O câncer de mama em mulheres negras

Disparidades raciais colocam as mulheres negras em desvantagem no que diz respeito à doença

O câncer de mama é uma doença proveniente da multiplicação desenfreada das células mamárias anormais, que gera um tumor com grande potencial de se proliferar para outros órgãos. Alguns se desenvolvem mais rápido, enquanto outros possuem progressão mais lenta.  

Quando diagnosticados e tratados precocemente, possuem um bom prognóstico. Somente em 2020, 2,3 milhões de mulheres foram diagnosticadas com câncer de mama em todo o mundo. No Brasil, apenas em 2020, foram diagnosticados 66.280 novos casos, totalizando 29,7% de todos os cânceres notificados no ano, de acordo com dados do INCA (Instituto Nacional do Câncer). 

O câncer de mama também é o que mais leva as mulheres a óbito e é o mais diagnosticado entre as mulheres latinoamericanas e estadunidenses. Dados de 2019 mostram que o câncer de mama foi o responsável pela morte de 18.068 mulheres em todo o Brasil (INCA).

O surgimento da doença é multifatorial e a idade é um dos principais fatores de risco para o desenvolvimento. A cada cinco mulheres diagnosticadas, quatro possuem 50 anos ou mais. Outros fatores de risco envolvem o sobrepeso, exposição frequente à radiações ionizantes, sedentarismo e o consumo excessivo de álcool e fumo. 

Disparidades raciais colocam as mulheres negras em desvantagem, no que diz respeito ao câncer de mama

As mulheres negras estão mais expostas aos fatores de risco que as mulheres brancas. As mulheres afro-americanas possuem uma taxa de mortalidade 31%, a maior dentre os grupos raciais ou étnicos que vivem nos EUA. Além disso, abaixo dos 45 anos, o câncer de mama possui maior incidência entre as afro-americanas. 

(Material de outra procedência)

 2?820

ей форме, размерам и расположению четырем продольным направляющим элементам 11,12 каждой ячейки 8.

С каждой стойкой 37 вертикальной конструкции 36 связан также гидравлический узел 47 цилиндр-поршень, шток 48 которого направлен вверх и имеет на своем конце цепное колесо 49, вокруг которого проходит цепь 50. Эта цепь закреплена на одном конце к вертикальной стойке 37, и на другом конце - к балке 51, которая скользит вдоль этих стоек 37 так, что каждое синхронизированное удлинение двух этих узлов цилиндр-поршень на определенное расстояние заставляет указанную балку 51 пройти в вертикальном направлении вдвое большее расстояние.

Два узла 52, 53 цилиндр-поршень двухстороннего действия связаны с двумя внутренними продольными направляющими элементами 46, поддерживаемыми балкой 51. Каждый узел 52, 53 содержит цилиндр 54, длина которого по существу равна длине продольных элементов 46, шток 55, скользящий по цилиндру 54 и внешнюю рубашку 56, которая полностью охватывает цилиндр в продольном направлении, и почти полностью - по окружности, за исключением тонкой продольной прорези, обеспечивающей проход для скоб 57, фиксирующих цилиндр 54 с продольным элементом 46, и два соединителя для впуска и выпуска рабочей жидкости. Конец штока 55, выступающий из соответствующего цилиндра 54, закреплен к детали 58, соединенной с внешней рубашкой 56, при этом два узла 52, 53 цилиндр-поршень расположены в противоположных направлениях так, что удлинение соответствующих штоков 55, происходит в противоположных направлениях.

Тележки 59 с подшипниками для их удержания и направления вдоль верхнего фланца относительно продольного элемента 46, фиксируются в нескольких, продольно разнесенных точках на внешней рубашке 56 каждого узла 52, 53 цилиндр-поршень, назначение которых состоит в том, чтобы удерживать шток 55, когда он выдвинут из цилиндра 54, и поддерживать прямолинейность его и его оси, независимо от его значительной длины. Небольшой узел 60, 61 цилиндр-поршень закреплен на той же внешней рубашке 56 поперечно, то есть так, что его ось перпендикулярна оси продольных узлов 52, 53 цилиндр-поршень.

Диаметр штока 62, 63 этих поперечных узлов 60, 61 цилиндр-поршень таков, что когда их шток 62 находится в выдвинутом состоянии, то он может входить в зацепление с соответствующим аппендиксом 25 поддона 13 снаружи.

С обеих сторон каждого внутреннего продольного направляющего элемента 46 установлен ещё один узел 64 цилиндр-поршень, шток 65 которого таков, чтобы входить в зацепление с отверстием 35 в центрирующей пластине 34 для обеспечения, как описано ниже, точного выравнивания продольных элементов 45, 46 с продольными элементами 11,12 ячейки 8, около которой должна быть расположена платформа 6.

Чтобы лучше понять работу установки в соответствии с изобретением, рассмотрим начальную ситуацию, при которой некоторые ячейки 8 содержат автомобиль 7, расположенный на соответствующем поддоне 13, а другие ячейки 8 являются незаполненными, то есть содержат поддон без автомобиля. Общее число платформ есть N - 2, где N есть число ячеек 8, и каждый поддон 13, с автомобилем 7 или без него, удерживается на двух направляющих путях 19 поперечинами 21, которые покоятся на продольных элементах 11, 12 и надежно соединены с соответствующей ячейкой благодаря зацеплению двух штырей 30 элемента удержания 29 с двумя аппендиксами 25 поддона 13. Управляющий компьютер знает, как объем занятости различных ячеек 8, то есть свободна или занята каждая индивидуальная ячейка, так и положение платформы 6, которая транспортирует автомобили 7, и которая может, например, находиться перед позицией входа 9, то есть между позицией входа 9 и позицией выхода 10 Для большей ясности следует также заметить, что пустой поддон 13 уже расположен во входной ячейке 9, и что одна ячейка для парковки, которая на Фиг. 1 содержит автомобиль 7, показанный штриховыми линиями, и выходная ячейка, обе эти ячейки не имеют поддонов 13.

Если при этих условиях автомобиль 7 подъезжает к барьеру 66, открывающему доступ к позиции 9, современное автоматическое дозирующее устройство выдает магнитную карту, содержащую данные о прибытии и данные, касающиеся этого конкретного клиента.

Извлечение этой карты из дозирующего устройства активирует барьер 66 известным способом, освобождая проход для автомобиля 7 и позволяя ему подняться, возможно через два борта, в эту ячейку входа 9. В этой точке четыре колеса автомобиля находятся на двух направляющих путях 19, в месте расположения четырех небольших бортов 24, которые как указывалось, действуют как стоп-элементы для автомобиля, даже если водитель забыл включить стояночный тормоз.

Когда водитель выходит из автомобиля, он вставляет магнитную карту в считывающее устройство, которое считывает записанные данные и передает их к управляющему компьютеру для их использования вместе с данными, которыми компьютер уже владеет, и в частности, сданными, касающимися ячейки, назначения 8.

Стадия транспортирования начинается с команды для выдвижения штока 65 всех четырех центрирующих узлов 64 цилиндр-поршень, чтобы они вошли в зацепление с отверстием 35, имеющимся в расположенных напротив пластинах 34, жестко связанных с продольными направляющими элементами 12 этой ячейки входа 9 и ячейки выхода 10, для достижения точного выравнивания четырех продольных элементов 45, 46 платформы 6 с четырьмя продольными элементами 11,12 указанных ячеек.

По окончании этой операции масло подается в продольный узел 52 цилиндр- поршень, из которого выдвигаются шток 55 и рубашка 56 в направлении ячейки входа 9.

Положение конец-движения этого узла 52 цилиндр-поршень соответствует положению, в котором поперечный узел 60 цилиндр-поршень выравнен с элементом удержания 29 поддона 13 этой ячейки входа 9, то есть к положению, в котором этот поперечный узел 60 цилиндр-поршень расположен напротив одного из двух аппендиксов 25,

Mulheres negras são mais propensas a desenvolver diabetes, doenças cardíacas e obesidade e são menos propensas a amamentar no período pós-parto. Estes são fatores de risco para câncer de mama. Elas também são mais vulneráveis que as mulheres brancas por conta do acesso a um plano de saúde ou a serviços de saúde inadequados, o que pode afetar a triagem, o acompanhamento e a conclusão da terapia.

Mulheres negras são desproporcionalmente afetadas por subtipos mais agressivos, como câncer de mama triplo-negativo (TNBC) e câncer de mama inflamatório, e têm maior probabilidade de serem diagnosticadas em idades mais jovens e em estágios mais avançados da doença. 

Além disso, de acordo com o Black Women’s Health Study (Estudo de Saúde das Mulheres Negras), produtos para cabelo como os alisantes à base de soda cáustica, podem aumentar o risco de câncer de mama em mulheres negras.

A detecção precoce é importante

O câncer de mama pode ser facilmente detectado em fase inicial, o que aumenta as chances de um prognóstico favorável. Independentemente da idade, todas as mulheres devem conhecer o seu próprio corpo e praticar o autoexame. Além disso, é determinação do ministério da saúde que seja ofertado o rastreamento (exame quando não há sinais e sintomas) para mulheres entre 50 e 69 anos.